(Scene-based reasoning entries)
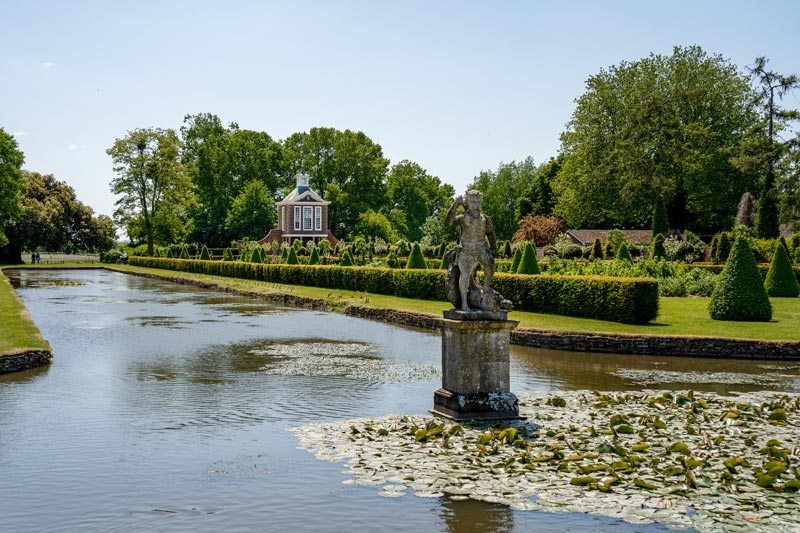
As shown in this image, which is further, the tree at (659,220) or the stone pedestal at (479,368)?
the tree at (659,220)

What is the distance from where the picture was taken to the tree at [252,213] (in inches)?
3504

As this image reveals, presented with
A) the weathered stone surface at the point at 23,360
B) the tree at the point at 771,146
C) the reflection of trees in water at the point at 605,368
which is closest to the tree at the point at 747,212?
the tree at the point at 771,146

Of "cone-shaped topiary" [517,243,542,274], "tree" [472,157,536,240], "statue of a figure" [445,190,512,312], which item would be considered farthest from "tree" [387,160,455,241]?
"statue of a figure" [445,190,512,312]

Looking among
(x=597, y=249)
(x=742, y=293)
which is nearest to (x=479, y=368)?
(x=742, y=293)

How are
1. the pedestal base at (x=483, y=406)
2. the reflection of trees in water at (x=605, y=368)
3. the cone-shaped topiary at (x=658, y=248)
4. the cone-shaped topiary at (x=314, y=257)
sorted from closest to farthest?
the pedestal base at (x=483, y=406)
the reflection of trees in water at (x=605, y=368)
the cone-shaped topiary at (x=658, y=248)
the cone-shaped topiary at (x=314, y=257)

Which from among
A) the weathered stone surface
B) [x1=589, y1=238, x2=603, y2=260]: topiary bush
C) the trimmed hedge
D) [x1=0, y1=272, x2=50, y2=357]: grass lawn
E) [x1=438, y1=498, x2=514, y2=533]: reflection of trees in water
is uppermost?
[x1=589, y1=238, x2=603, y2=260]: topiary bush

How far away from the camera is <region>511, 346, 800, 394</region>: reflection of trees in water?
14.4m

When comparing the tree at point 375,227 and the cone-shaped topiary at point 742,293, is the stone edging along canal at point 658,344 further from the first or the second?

GIVEN REQUEST:
Rewrite all the entries above, replacing every "weathered stone surface" with "worn stone surface" and leaving everything else unchanged. Omit the pictures.

SOLUTION FOR THIS PROBLEM:
As shown in this image, which is further, the tree at (659,220) or the stone pedestal at (479,368)?
the tree at (659,220)

What is the distance from where the picture was taken to the tree at [252,213] (in inches)?
3504

As this image reveals, presented with
A) the worn stone surface at the point at 23,360
B) the tree at the point at 771,146
C) the reflection of trees in water at the point at 605,368
which is closest to the tree at the point at 747,212?
the tree at the point at 771,146

Of "cone-shaped topiary" [517,243,542,274], "tree" [472,157,536,240], "statue of a figure" [445,190,512,312], which item would be considered farthest from "tree" [387,160,455,241]?
"statue of a figure" [445,190,512,312]

Looking among
(x=597, y=249)
(x=742, y=293)
which is nearest to (x=479, y=368)?
(x=742, y=293)

How are
1. the pedestal base at (x=483, y=406)
2. the reflection of trees in water at (x=605, y=368)
3. the cone-shaped topiary at (x=658, y=248)
4. the cone-shaped topiary at (x=314, y=257)
sorted from closest to farthest?
the pedestal base at (x=483, y=406)
the reflection of trees in water at (x=605, y=368)
the cone-shaped topiary at (x=658, y=248)
the cone-shaped topiary at (x=314, y=257)

Which from among
A) the worn stone surface
B) [x1=589, y1=238, x2=603, y2=260]: topiary bush
C) the trimmed hedge
D) [x1=0, y1=272, x2=50, y2=357]: grass lawn
E) [x1=438, y1=498, x2=514, y2=533]: reflection of trees in water
is uppermost?
[x1=589, y1=238, x2=603, y2=260]: topiary bush

How far away from the camera is <region>511, 346, 800, 394</region>: reflection of trees in water?
14.4m

When comparing the tree at point 375,227 and the cone-shaped topiary at point 742,293, is the stone edging along canal at point 658,344 further from the first or the second?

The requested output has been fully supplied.